Work order 1:
Answer these questions from the piece about Aghadoe and Parkavonear Castle, one line each:
(a) What did the narrator wander through as a child in the grounds of the old graveyard?
(b) What shape were most Norman castles of the time?
(c) What can be seen to the south through the castle windows?
Work order 2: Render this sentence from the piece about Aghadoe and Parkavonear Castle in Spanish: "Parkavonear Castle dates back to the 13th century and is said to be one of the very few Norman castles of the time to have a circular design."
Work order 3: Carry on the piece about Aghadoe and Parkavonear Castle, picking up after its final sentence.

From a too young age, I would return to Aghadoe several times a year to visit my Dad’s grave. Even on those sometimes sad occasions, I always loved being in Aghadoe. On many a windswept and wet Christmas morning visit, I glanced in awe over my shoulder at the view from the graveyard. Even on those miserable, wet and wild winter days, there was always something magical about the place.
As a child I often wandered through the ruins of the old cathedral and the round tower in the grounds of the old graveyard. It was only in later years however, that I ventured a few hundred metres down the road to Parkavonear Castle.
Parkavonear Castle dates back to the 13th century and is said to be one of the very few Norman castles of the time to have a circular design. (Most were rectangular in shape) The thick walls are still largely intact as is some of the original staircase to the first floor. As you wander around inside, you can peer out through the windows to the stunning views of Lough Leane to the south.

Given records:
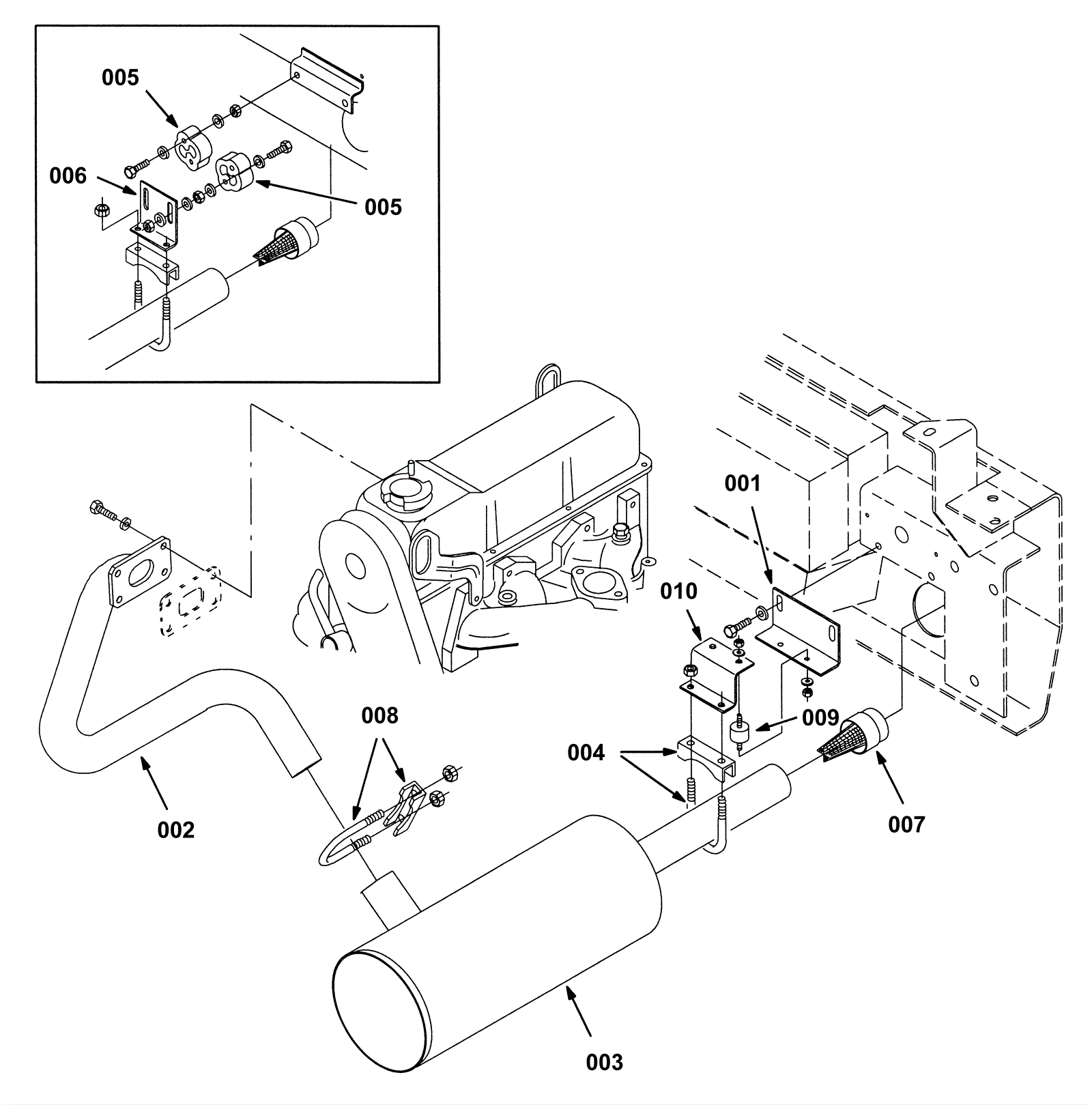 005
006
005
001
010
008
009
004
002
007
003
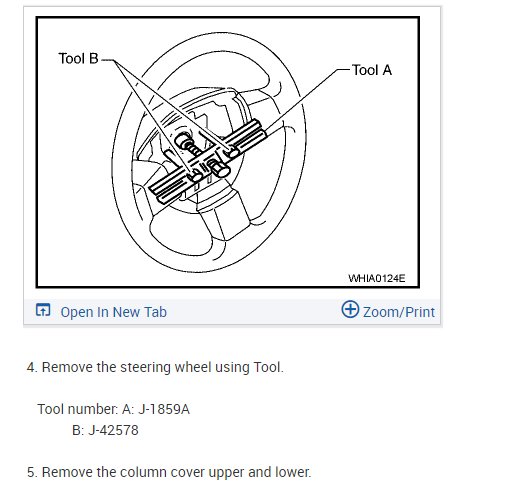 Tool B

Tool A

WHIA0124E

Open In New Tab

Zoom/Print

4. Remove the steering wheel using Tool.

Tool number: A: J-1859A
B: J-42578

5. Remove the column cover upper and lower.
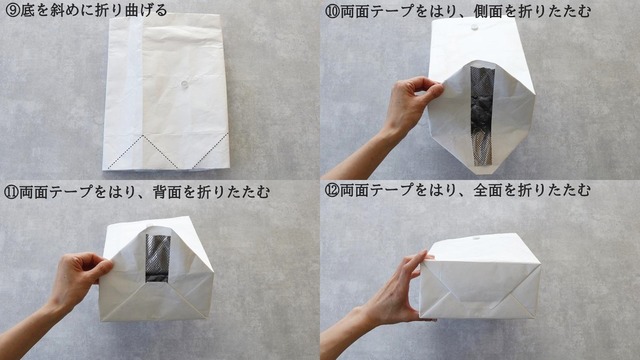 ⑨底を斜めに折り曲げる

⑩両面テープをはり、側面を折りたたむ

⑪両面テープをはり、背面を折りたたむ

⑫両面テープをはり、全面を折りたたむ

Result 1:
(a) The ruins of the old cathedral and the round tower
(b) Rectangular
(c) Lough Leane

Result 2: El castillo de Parkavonear data del siglo XIII y se dice que es uno de los muy pocos castillos normandos de la época en tener un diseño circular.

Result 3:
The castle was built on a very strategic site, only a stone’s throw from the location of the round tower and cathedral which were built a couple of hundred years earlier. You can see why they all wanted to build here – it would have been a very strategic site in times past. There would be a good view of anyone approaching from the north (towards Tralee/Dingle) or south (Killarney). Anyone approaching on the water up the River Laune or from the other side of Lough Leane would be easily spotted from the high vantage point. Oh and the view from up there would have been alright too…
It’s not often you find the ruins of a round tower, a Norman castle and a cathedral all within the same field. The old adage of ‘location, location, location’ was certainly apt for those that built in this location all those years ago.